Interpreting Results: MARFC

Juniata River basin

The MARFC case also demonstrated that QPF improves hydrologic forecasts. In this case those are ensemble, or probabilistic flow forecasts. Once again it is important to examine a variety of verification scores and plots to understand the nature of the errors in forecast performance. In addition, it is important to evaluate characteristics of the data itself to gain useful perspective about what the verification scores might show. For example, box plots can provide useful information about whether there is appropriate distribution and spread in the ensemble forecasts of both the final flow forecast as well as the input QPF. Lack of spread and/or skewed distribution of forecast ensembles will impact the verification scores.

Photo of hard rain falling during a hurricane

Although the case reviews error scores of ensemble means, that is just an overview of forecast performance with respect to lead time. The real important information explores the impact of switching from QPF-based ensembles to climatological QPF after 48 hours. The case also explore whether there are important difference between a headwater point and a downstream point. And finally, the case examines the difference in forecast performance between a high flows subset and all flows taken together. To get at some of the answers the case looks at measures of error, or how well calibrated the forecast system is. In addition, we reviewed measures of forecast skill, forecast reliability, forecast discrimination, and forecast confidence.

Mean Continuous Ranked Probability Skill Score (MCRPSS) versus Lead Time for the Forecast Point at Newport

Without examining multiple verification measures, a user may have concluded that the high flow forecasts are simply more erroneous than the full data set. They are when using just measures of mean error and MCRPS. But more careful examination suggests that when compared to all flows, there is greater improvement in the high flows subset as seen in forecast skill, reliability, and discrimination.
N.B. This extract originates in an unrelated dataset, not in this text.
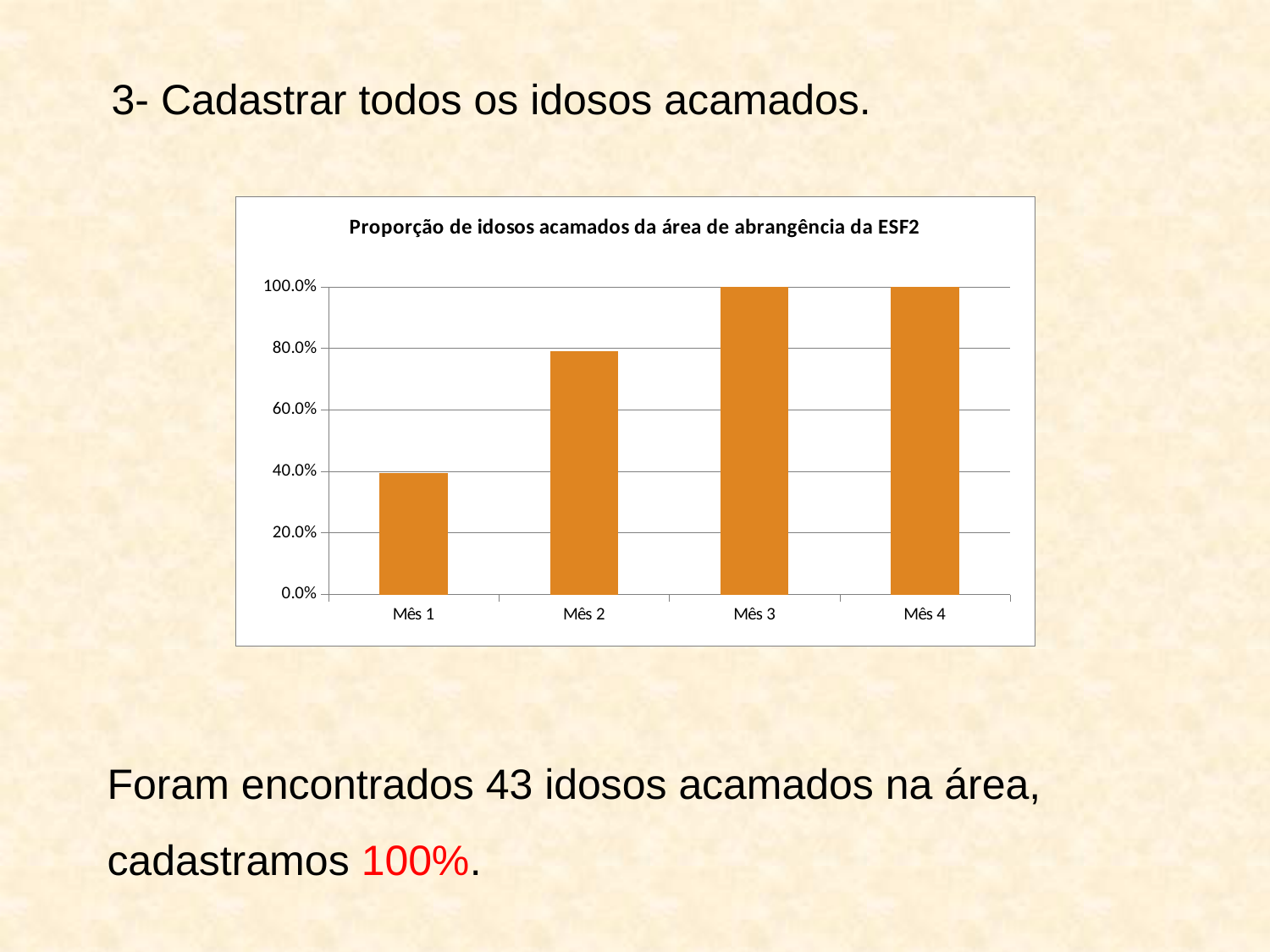
Do the values rise or fall from Mês 1 to Mês 3? Rise What is the value for Mês 4? 100.0% How many months (categories) are shown on the x axis of the chart? 4 Is the value for Mês 1 greater or less than 60.0%? less Is the value for Mês 2 greater or less than 60.0%? greater What is the value for Mês 3? 100.0% What is the highest value shown on the y axis of the chart? 100.0% Which month has the lowest value? Mês 1 Is the value for Mês 1 greater or less than 20.0%? greater Which is larger, the value for Mês 1 or the value for Mês 2? Mês 2 What kind of chart is shown on the slide? Bar chart What is the title of the chart? Proporção de idosos acamados da área de abrangência da ESF2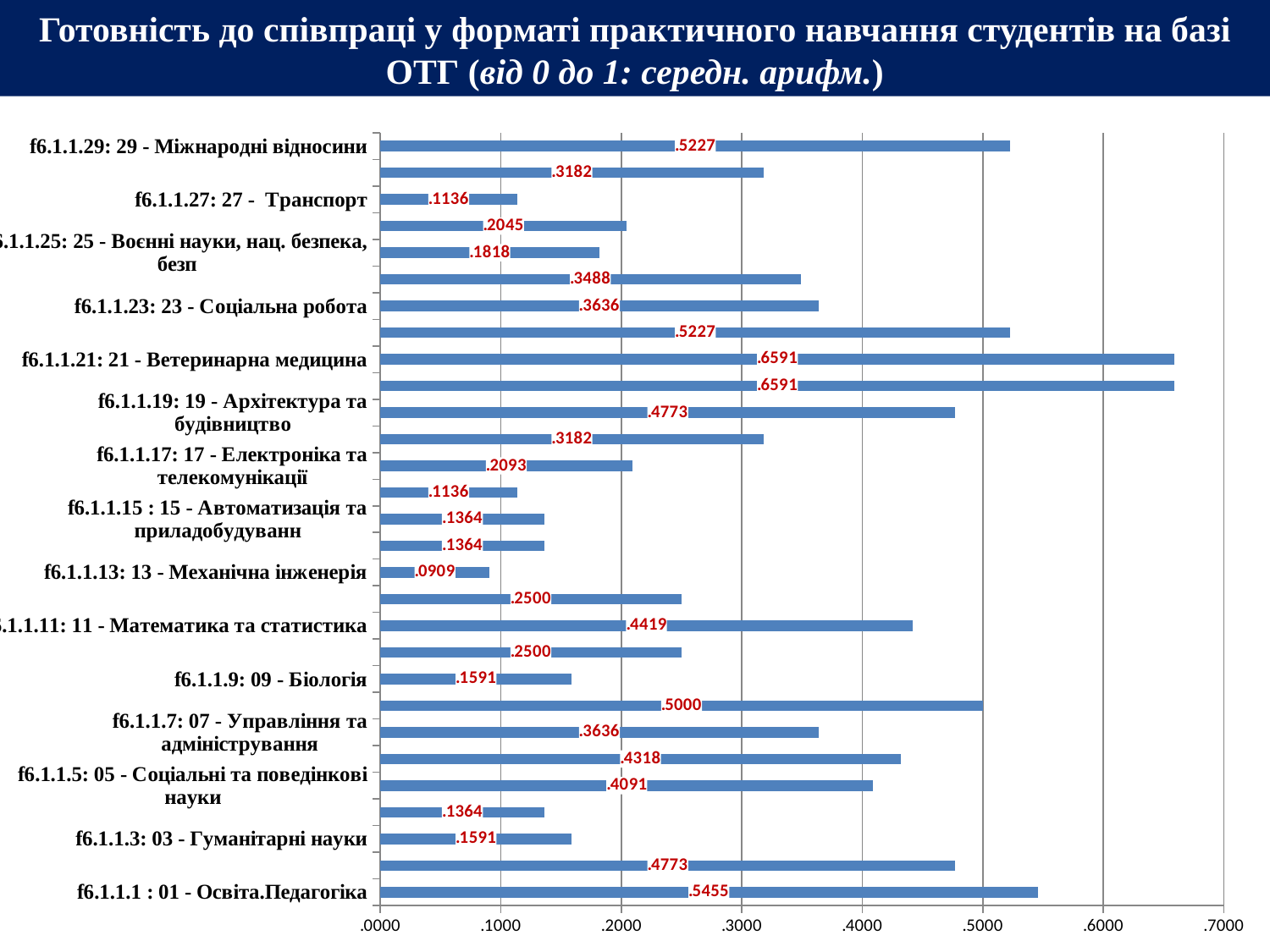
What is the difference between the values for f6.1.1.29: 29 - Міжнародні відносини and f6.1.1.23: 23 - Соціальна робота? .1591 Which is larger, the value for f6.1.1.9: 09 - Біологія or the value for f6.1.1.25: 25 - Воєнні науки, нац. безпека, безп? f6.1.1.25: 25 - Воєнні науки, нац. безпека, безп What kind of chart is shown on the slide? Bar chart What is the value for f6.1.1.27: 27 - Транспорт? .1136 Which labelled category has the lowest value? f6.1.1.13: 13 - Механічна інженерія What is the value for f6.1.1.1 : 01 - Освіта.Педагогіка? .5455 How many bars are plotted in the chart? 29 What is the maximum value shown on the horizontal axis? .7000 What is the value for f6.1.1.7: 07 - Управління та адміністрування? .3636 What is the value for f6.1.1.11: 11 - Математика та статистика? .4419 Is the value for f6.1.1.19: 19 - Архітектура та будівництво greater or less than .4000? greater What is the value for f6.1.1.21: 21 - Ветеринарна медицина? .6591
There is a very significant difference in many of the scores when switching from QPF-based ensembles to climatologically-based QPF. When we examined box plot of the QPF input, it was seen that the climatologically-based QPF suffered from lack of spread and a conditional bias (too low on big events and too high on light events). The impact from that is seen in many of the scores. Finally, the impact of QPF and then climatological QPF occur more quickly at the headwater point than at the downstream point.

So with all of this information, the user can learn more than just how quickly the forecast performance degrade with lead time as measured by simple errors statistics of the ensemble mean. Here we showed how one can obtain details of the types of errors, when and why forecast performance changes most rapidly, how different forecast points react relative to each other, and how a high flow subset may show different trends than all flows taken together. With that information important adjustments and improvements to the forecasts are possible.